• **Required work**
Leave the images out and repeat the data exactly as given.

• **Material provided**
+--

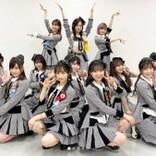 AKB48新番組『乃木坂に、越されました。』初収録終えてメンバーが不安と期待「嬉しいような怖いような」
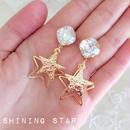 5回目の再販!shining star☆ピアス イヤリング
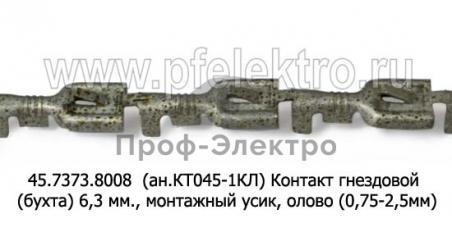 Контакт гнездовой (10/4000шт./бухта) 6,3 мм., монтаж. усик, олово (0,75-2,5мм) все т/с (Техком)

+--

• **Output**
 AKB48新番組『乃木坂に、越されました。』初収録終えてメンバーが不安と期待「嬉しいような怖いような」
 5回目の再販!shining star☆ピアス イヤリング
 Контакт гнездовой (10/4000шт./бухта) 6,3 мм., монтаж. усик, олово (0,75-2,5мм) все т/с (Техком)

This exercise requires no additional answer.